- **Task description**:
Copy every line of the listing below word for word, changing nothing.
━━ Materials provided
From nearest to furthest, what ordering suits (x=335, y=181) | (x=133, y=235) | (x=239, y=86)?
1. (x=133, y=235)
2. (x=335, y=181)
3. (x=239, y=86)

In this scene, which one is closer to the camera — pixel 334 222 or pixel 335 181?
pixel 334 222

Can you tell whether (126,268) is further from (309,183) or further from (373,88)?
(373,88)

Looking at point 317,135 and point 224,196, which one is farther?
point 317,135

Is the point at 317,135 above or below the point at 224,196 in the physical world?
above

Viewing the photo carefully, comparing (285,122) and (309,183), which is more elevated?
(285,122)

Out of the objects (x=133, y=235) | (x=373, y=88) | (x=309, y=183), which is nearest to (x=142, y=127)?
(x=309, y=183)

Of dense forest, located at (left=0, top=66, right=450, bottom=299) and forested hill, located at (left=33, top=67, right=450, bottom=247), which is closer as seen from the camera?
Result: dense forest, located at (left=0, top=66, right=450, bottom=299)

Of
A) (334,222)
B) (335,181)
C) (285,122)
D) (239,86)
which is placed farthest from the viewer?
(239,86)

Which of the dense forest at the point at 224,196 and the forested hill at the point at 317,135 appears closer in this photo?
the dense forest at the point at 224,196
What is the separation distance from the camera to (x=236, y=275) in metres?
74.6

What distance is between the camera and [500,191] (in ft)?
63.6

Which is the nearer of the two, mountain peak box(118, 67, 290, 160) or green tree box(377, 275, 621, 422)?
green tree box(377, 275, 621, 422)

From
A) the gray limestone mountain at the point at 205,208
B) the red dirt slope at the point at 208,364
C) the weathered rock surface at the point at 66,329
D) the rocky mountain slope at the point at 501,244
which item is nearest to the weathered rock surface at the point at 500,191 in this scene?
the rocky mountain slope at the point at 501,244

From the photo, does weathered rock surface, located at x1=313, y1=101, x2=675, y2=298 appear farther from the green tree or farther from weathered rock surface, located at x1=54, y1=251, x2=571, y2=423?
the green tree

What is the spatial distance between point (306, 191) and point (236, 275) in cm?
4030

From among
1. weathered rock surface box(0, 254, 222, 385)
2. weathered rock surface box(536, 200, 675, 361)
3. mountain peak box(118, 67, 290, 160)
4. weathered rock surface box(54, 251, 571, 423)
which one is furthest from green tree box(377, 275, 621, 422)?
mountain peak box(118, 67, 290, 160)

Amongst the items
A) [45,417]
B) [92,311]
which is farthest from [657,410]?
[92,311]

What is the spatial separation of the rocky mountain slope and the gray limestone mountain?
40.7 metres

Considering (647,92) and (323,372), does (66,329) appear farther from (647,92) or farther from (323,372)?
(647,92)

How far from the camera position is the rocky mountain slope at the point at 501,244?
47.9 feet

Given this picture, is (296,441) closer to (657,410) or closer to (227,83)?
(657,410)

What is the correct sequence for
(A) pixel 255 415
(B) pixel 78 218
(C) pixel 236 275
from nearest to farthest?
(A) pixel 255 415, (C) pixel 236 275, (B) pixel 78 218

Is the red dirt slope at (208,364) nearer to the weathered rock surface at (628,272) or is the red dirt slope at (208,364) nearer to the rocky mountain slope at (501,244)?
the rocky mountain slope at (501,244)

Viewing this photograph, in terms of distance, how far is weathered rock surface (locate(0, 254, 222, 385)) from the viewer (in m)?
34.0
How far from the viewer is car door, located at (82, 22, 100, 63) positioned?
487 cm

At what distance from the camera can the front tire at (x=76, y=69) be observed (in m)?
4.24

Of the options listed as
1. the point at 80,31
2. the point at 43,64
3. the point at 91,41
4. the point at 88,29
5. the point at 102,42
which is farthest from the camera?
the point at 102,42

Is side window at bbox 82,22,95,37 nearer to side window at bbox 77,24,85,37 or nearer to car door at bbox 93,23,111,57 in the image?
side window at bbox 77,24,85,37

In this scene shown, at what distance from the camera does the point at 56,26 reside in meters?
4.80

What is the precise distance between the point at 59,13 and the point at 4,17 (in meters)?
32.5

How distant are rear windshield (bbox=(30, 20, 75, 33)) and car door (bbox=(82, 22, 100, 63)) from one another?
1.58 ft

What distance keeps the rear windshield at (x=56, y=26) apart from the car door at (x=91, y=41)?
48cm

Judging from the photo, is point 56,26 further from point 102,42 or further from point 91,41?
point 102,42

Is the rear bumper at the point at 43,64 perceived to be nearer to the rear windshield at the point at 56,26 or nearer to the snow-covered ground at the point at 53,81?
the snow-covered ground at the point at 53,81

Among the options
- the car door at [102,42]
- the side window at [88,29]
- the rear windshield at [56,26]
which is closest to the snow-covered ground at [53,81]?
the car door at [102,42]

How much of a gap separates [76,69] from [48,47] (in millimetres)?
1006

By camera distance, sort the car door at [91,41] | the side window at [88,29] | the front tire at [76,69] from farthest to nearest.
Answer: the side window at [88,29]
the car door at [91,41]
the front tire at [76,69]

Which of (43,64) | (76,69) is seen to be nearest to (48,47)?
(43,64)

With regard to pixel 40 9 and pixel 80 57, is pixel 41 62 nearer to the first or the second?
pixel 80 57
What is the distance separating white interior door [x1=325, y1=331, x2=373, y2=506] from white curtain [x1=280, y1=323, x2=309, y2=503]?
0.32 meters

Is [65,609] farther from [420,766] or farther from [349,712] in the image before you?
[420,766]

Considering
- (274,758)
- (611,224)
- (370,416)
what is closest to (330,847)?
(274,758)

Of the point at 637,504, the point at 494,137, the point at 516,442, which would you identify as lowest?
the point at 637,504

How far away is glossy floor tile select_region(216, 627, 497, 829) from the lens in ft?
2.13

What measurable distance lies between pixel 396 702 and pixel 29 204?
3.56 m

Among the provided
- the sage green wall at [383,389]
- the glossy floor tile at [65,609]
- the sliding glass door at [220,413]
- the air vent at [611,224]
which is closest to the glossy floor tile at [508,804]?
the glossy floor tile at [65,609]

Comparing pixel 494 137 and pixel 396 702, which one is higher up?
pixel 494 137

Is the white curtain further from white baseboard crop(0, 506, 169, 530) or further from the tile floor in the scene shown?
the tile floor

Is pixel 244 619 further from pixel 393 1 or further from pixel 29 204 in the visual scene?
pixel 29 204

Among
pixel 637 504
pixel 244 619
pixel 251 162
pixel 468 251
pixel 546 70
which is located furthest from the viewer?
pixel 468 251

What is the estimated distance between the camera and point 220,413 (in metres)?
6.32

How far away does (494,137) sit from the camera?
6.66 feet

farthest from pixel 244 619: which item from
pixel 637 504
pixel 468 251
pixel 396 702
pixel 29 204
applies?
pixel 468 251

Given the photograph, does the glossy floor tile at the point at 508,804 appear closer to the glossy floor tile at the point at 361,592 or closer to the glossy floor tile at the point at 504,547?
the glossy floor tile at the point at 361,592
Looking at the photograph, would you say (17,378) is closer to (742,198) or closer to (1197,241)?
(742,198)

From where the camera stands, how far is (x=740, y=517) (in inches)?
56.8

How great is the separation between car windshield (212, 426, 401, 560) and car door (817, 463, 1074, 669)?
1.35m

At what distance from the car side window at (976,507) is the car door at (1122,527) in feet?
━━━━
- **Problem solution**:
From nearest to furthest, what ordering suits (x=335, y=181) | (x=133, y=235) | (x=239, y=86)?
1. (x=133, y=235)
2. (x=335, y=181)
3. (x=239, y=86)

In this scene, which one is closer to the camera — pixel 334 222 or pixel 335 181?
pixel 334 222

Can you tell whether (126,268) is further from (309,183) or further from (373,88)?
(373,88)

Looking at point 317,135 and point 224,196, which one is farther?
point 317,135

Is the point at 317,135 above or below the point at 224,196 in the physical world?
above

Viewing the photo carefully, comparing (285,122) and (309,183), which is more elevated?
(285,122)

Out of the objects (x=133, y=235) | (x=373, y=88) | (x=309, y=183), which is nearest to (x=142, y=127)?
(x=309, y=183)

Of dense forest, located at (left=0, top=66, right=450, bottom=299) and forested hill, located at (left=33, top=67, right=450, bottom=247), which is closer as seen from the camera?
Result: dense forest, located at (left=0, top=66, right=450, bottom=299)

Of
A) (334,222)
B) (335,181)
C) (285,122)
D) (239,86)
which is placed farthest from the viewer?
(239,86)

Which of the dense forest at the point at 224,196 and the forested hill at the point at 317,135 appears closer in this photo?
the dense forest at the point at 224,196
What is the separation distance from the camera to (x=236, y=275) in metres?
74.6

What distance is between the camera and [500,191] (in ft)?
63.6

Which is the nearer of the two, mountain peak box(118, 67, 290, 160) or green tree box(377, 275, 621, 422)?
green tree box(377, 275, 621, 422)

From
A) the gray limestone mountain at the point at 205,208
B) the red dirt slope at the point at 208,364
C) the weathered rock surface at the point at 66,329
D) the rocky mountain slope at the point at 501,244
which item is nearest to the weathered rock surface at the point at 500,191 in this scene?
the rocky mountain slope at the point at 501,244

From the photo, does weathered rock surface, located at x1=313, y1=101, x2=675, y2=298 appear farther from the green tree or farther from weathered rock surface, located at x1=54, y1=251, x2=571, y2=423?
the green tree

What is the spatial distance between point (306, 191) and point (236, 275) in cm?
4030

From among
1. weathered rock surface box(0, 254, 222, 385)
2. weathered rock surface box(536, 200, 675, 361)
3. mountain peak box(118, 67, 290, 160)
4. weathered rock surface box(54, 251, 571, 423)
which one is furthest from green tree box(377, 275, 621, 422)?
mountain peak box(118, 67, 290, 160)

Amongst the items
A) [45,417]
B) [92,311]
which is farthest from [657,410]?
[92,311]

What is the spatial separation of the rocky mountain slope and the gray limestone mountain?
40.7 metres

Considering (647,92) and (323,372), does (66,329) appear farther from (647,92) or farther from (323,372)?
(647,92)

How far from the camera position is the rocky mountain slope at the point at 501,244?
47.9 feet

Given this picture, is (296,441) closer to (657,410) or closer to (227,83)?
(657,410)

What is the correct sequence for
(A) pixel 255 415
(B) pixel 78 218
(C) pixel 236 275
from nearest to farthest?
(A) pixel 255 415, (C) pixel 236 275, (B) pixel 78 218

Is the red dirt slope at (208,364) nearer to the weathered rock surface at (628,272) or is the red dirt slope at (208,364) nearer to the rocky mountain slope at (501,244)?
the rocky mountain slope at (501,244)

Viewing this photograph, in terms of distance, how far is weathered rock surface (locate(0, 254, 222, 385)) from the viewer (in m)?
34.0
How far from the viewer is car door, located at (82, 22, 100, 63) positioned?
487 cm

At what distance from the camera can the front tire at (x=76, y=69) be observed (in m)?
4.24

Of the options listed as
1. the point at 80,31
2. the point at 43,64
3. the point at 91,41
4. the point at 88,29
5. the point at 102,42
which is farthest from the camera?
the point at 102,42

Is side window at bbox 82,22,95,37 nearer to side window at bbox 77,24,85,37 or nearer to car door at bbox 93,23,111,57 in the image?
side window at bbox 77,24,85,37

In this scene shown, at what distance from the camera does the point at 56,26 reside in meters?
4.80

What is the precise distance between the point at 59,13 and the point at 4,17 (in meters)?
32.5

How distant are rear windshield (bbox=(30, 20, 75, 33)) and car door (bbox=(82, 22, 100, 63)) from one another?
1.58 ft

What distance keeps the rear windshield at (x=56, y=26) apart from the car door at (x=91, y=41)?
48cm

Judging from the photo, is point 56,26 further from point 102,42 or further from point 91,41?
point 102,42

Is the rear bumper at the point at 43,64 perceived to be nearer to the rear windshield at the point at 56,26 or nearer to the snow-covered ground at the point at 53,81?
the snow-covered ground at the point at 53,81

Among the options
- the car door at [102,42]
- the side window at [88,29]
- the rear windshield at [56,26]
which is closest to the snow-covered ground at [53,81]?
the car door at [102,42]

How much of a gap separates [76,69] from [48,47] (in millimetres)?
1006

By camera distance, sort the car door at [91,41] | the side window at [88,29] | the front tire at [76,69] from farthest to nearest.
Answer: the side window at [88,29]
the car door at [91,41]
the front tire at [76,69]

Which of (43,64) | (76,69) is seen to be nearest to (48,47)?
(43,64)

With regard to pixel 40 9 and pixel 80 57, is pixel 41 62 nearer to the first or the second?
pixel 80 57
What is the distance separating white interior door [x1=325, y1=331, x2=373, y2=506] from white curtain [x1=280, y1=323, x2=309, y2=503]?
0.32 meters

Is [65,609] farther from [420,766] or farther from [349,712] in the image before you?
[420,766]

Considering
- (274,758)
- (611,224)
- (370,416)
what is closest to (330,847)?
(274,758)

Of the point at 637,504, the point at 494,137, the point at 516,442, which would you identify as lowest?
the point at 637,504

How far away is glossy floor tile select_region(216, 627, 497, 829) from the lens in ft?
2.13

What measurable distance lies between pixel 396 702 and pixel 29 204?
3.56 m

Among the provided
- the sage green wall at [383,389]
- the glossy floor tile at [65,609]
- the sliding glass door at [220,413]
- the air vent at [611,224]
which is closest to the glossy floor tile at [508,804]?
the glossy floor tile at [65,609]

Comparing pixel 494 137 and pixel 396 702, which one is higher up?
pixel 494 137

Is the white curtain further from white baseboard crop(0, 506, 169, 530) or further from the tile floor in the scene shown?
the tile floor

Is pixel 244 619 further from pixel 393 1 or further from pixel 29 204 in the visual scene?
pixel 29 204

Among
pixel 637 504
pixel 244 619
pixel 251 162
pixel 468 251
pixel 546 70
which is located furthest from the viewer?
pixel 468 251

What is the estimated distance between the camera and point 220,413 (in metres)?
6.32

How far away does (494,137) sit from the camera?
6.66 feet

farthest from pixel 244 619: which item from
pixel 637 504
pixel 468 251
pixel 396 702
pixel 29 204
applies?
pixel 468 251

Given the photograph, does the glossy floor tile at the point at 508,804 appear closer to the glossy floor tile at the point at 361,592 or closer to the glossy floor tile at the point at 504,547?
the glossy floor tile at the point at 361,592
Looking at the photograph, would you say (17,378) is closer to (742,198) or closer to (1197,241)?
(742,198)

From where the camera stands, how far is (x=740, y=517) (in inches)?
56.8

How great is the separation between car windshield (212, 426, 401, 560) and car door (817, 463, 1074, 669)?
1.35m

At what distance from the car side window at (976,507) is the car door at (1122,527) in feet?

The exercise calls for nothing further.